By Wolfgang Fritz Haug, founding editor of Das Argument
Active subjects move into focus with “being a Marxist”, the object of this article. The political thus appears in the personal. It is not bare conditions that are Marxist, but people. The ethical dimension of their action and their forbearance comes into the field of vision. Objectivism finds itself restricted to their conditions. To give an idea of historical situation and generational affinities, the Marxists cited in this article who came of age in the 130 years after Marx’s death will be introduced with their birth years. The way they expressed the characteristics of their specific forms of existence is the material. The same thing can be said of this which has been said of how Wolfgang Heise (b. 1925) approached the ideas collected in his library: that through them he “could fully make present, at the very least as foreign thinking, even those ideas which are not overtly conveyable, which perhaps cannot even be conceived of in one’s own words” (Reschke 1999, 16). Precisely for this reason, and in the expectation of uncomfortable truths, “renegades” too are carefully listened to.

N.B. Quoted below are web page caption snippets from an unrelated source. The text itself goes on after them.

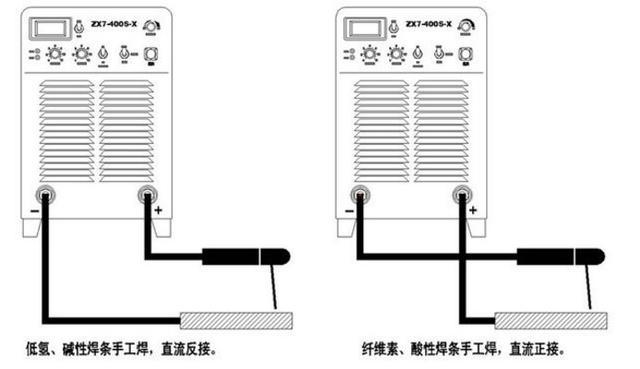 直流焊机,该如何正确接焊把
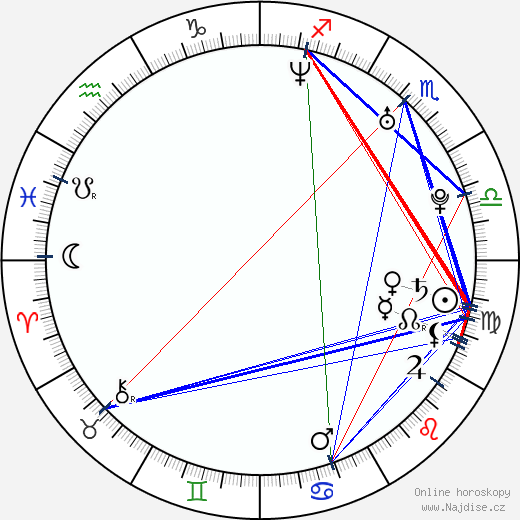 Josh Hammond wikipedie wiki 2019, 2020 horoskop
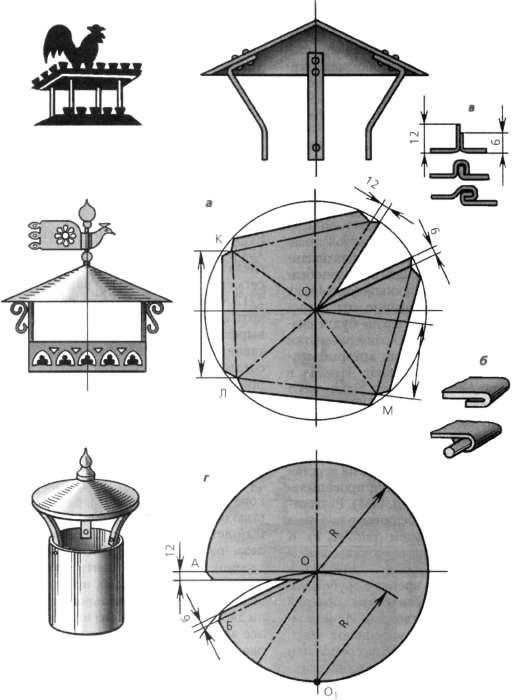 Дефлектор на дымоход: зачем и когда нужен, виды, выбор, самодельные варианты
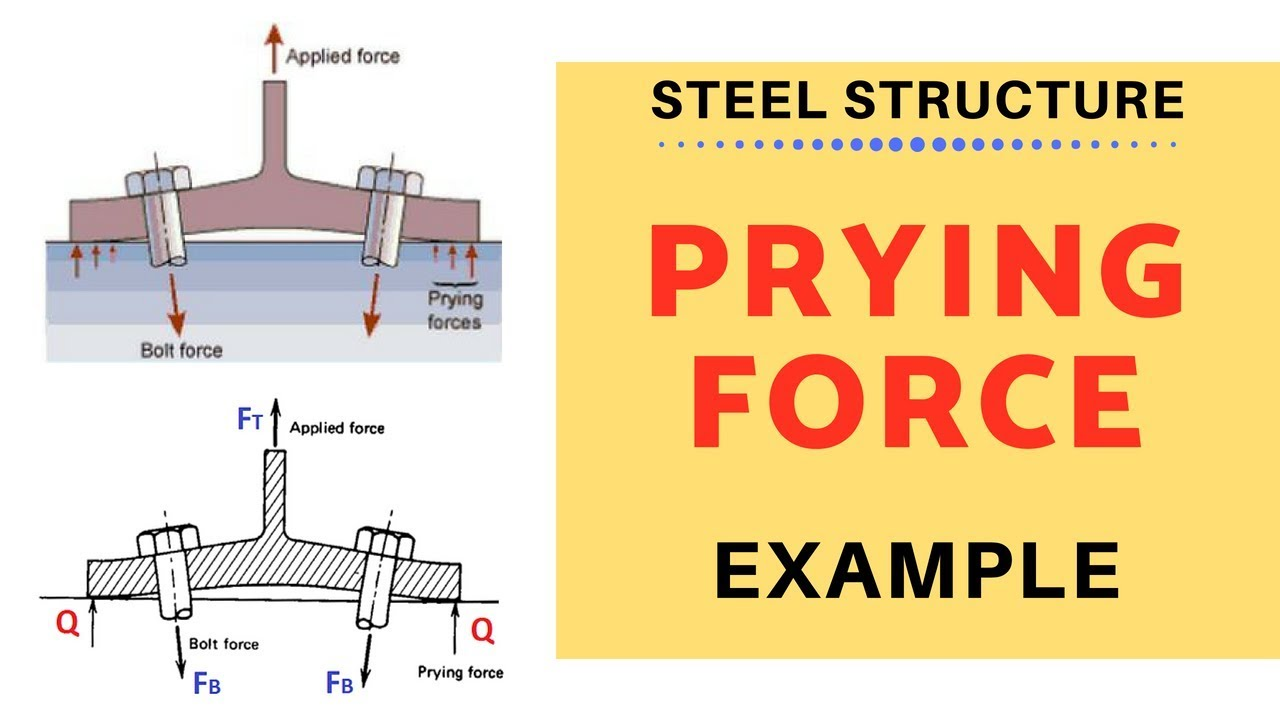 Prying Force L Steel Bolted Connection  Example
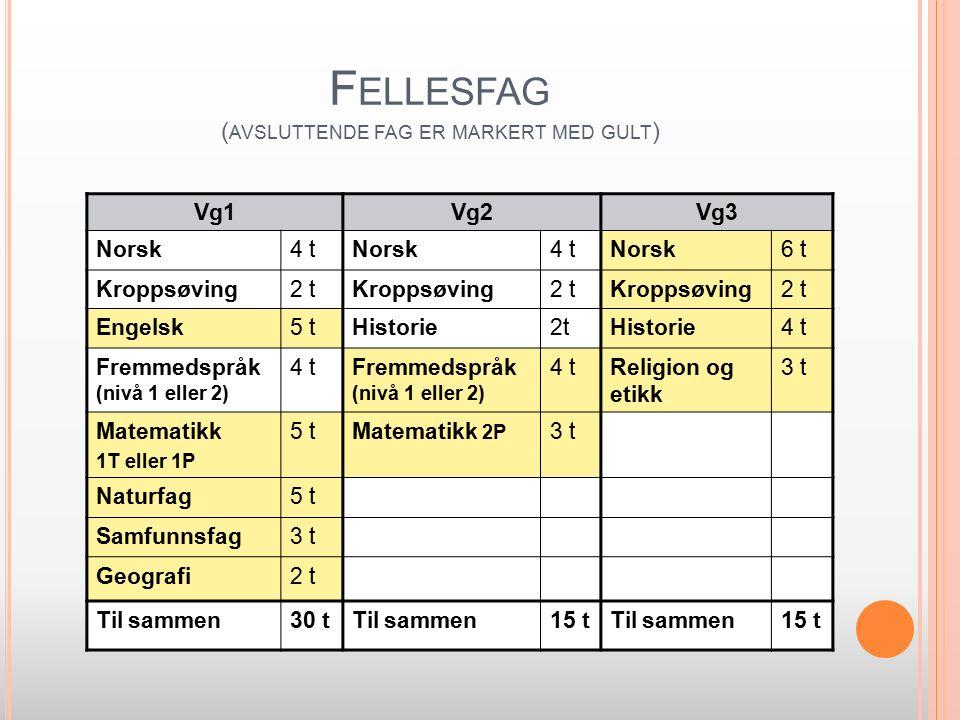 F ELLESFAG ( AVSLUTTENDE FAG ER MARKERT MED GULT ) Vg1Vg2Vg3 Norsk4 tNorsk4 tNorsk6 t Kroppsøving2 tKroppsøving2 tKroppsøving2 t Engelsk5 tHistorie2tHistorie4 t Fremmedspråk (nivå 1 eller 2) 4 tFremmedspråk (nivå 1 eller 2) 4 tReligion og etikk 3 t Matematikk 1T eller 1P 5 tMatematikk 2P 3 t Naturfag5 t Samfunnsfag3 t Geografi2 t Til sammen30 tTil sammen15 tTil sammen15 t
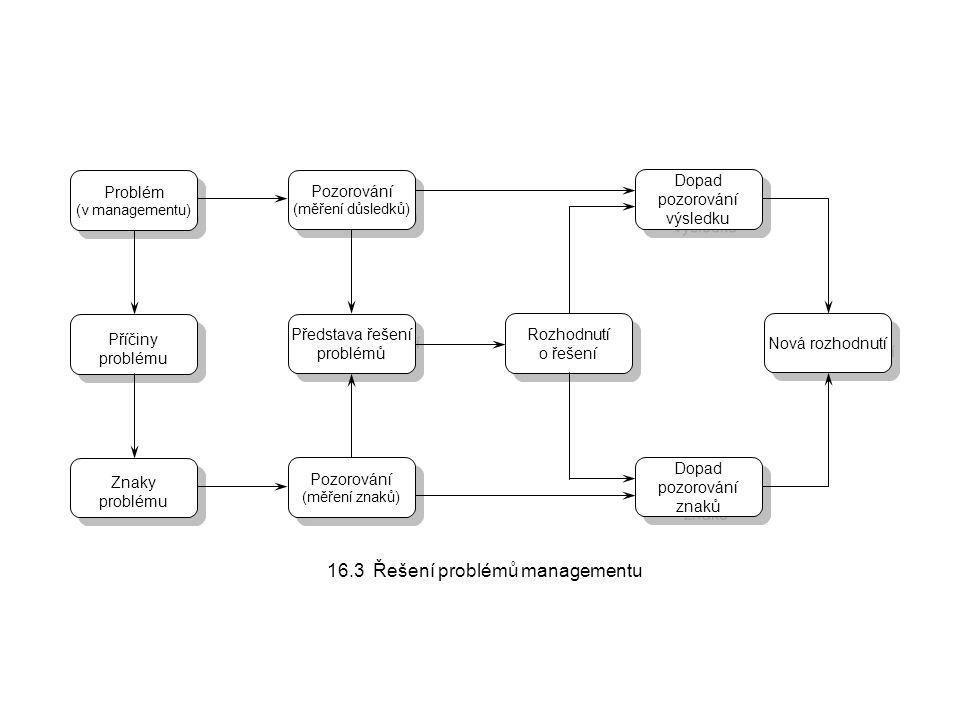 16.3 Řešení problémů managementu Problém (v managementu) Problém (v managementu) Příčiny problému Příčiny problému Znaky problému Znaky problému Pozor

Innumerable people have considered themselves Marxists. At the high point of the revolutionary struggles of the twentieth century they counted in the millions. There are fresh influxes, depending on the historical constellations, from ever new generations and regions of the world. There are good reasons for this, “but the reasons are guiding rather than forcing ones”, in Norman Geras’s (b. 1943) words, and, at play here “is a sort of existential choice one makes”(2011, 5). Nevertheless, and unlike in the question of being a socialist or communist, it is seldom and usually only incidentally that there is theoretical reflection on being a Marxist, its driving forces and practices,its contradictions and crises, its productivity, and its manifold forms.